O Conselho Nacional de Educação (CNE) aprovou medida que assegura o direito de matrícula de crianças e adolescentes migrantes, refugiados, apátridas e solicitantes de refúgio nas redes públicas de educação básica brasileiras. A resolução foi publicada na segunda-feira (16), no Diário Oficial da União, e diz que o acesso desse público à escola deve acontecer sem discriminação em razão de nacionalidade ou condição migratória e que não há necessidade de documentação comprobatória de escolaridade anterior.

O CNE atende aos princípios da legislação educacional do Brasil e de convenções internacionais, que asseguram o respeito à diversidade, à proteção de crianças e adolescentes e à dignidade humana. Além disso, o documento cita a situação dos refugiados venezuelanos que “possuem necessidade de proteção internacional, conforme os critérios contidos na Declaração de Cartagena, baseada nas ameaças à sua vida, segurança ou liberdade resultante de eventos que atualmente estão perturbando gravemente a ordem pública na Venezuela”.

A matrícula na rede pública do Brasil, uma vez demandada, deverá ser facilitada, considerando-se a situação de vulnerabilidade, e será assegurada de imediato, inclusive na modalidade de educação de jovens e adultos e, de acordo com a disponibilidade de vagas, em creches.

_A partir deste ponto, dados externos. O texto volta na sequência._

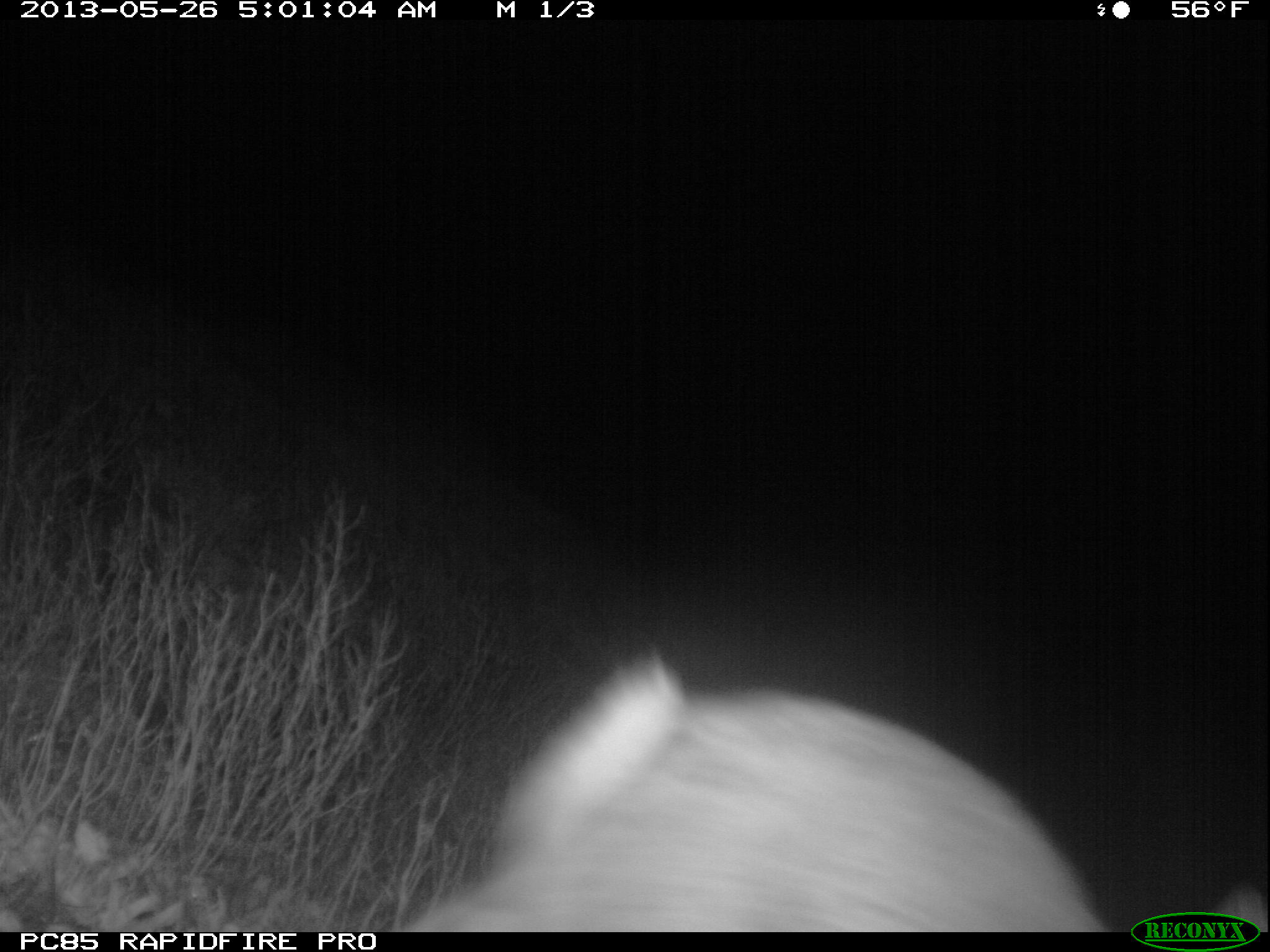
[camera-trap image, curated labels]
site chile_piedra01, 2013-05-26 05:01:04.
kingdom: Animalia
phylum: Chordata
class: Mammalia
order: Lagomorpha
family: Leporidae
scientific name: Leporidae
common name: rabbits and hares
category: rabbit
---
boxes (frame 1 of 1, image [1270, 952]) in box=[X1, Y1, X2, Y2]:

A situação migratória irregular ou documentos fora do prazo de validade não devem ser impedimento para a matrícula de crianças e adolescentes.

Acolhimento


Na ausência de documentação escolar, os estudantes estrangeiros serão avaliados e matriculados em qualquer etapa, conforme seu desenvolvimento e faixa etária, exceto a matrícula na educação infantil e no primeiro ano do ensino fundamental, que obedecerá apenas ao critério da idade da criança.

O processo de avaliação deverá ser feito na língua materna do estudante, cabendo aos sistemas de ensino garantir esse atendimento. As avaliações de equivalência e classificação também devem considerar a trajetória do estudante, sua língua e cultura, e favorecer o seu acolhimento.

A resolução entrará em vigor em 1º de dezembro deste ano. As escolas devem organizar procedimentos para o acolhimento dos estudantes migrantes, com base na não discriminação, na prevenção a bullying, racismo e xenofobia e na não segregação entre alunos brasileiros e estrangeiros. Os professores e funcionários deverão ser capacitados sobre práticas de inclusão desses alunos.

Também deverão ser promovidas atividades que valorizem a cultura dos alunos não brasileiros. O ensino de português deverá ser ofertado como língua de acolhimento, visando à inserção social daqueles que detiverem pouco ou nenhum conhecimento da língua portuguesa.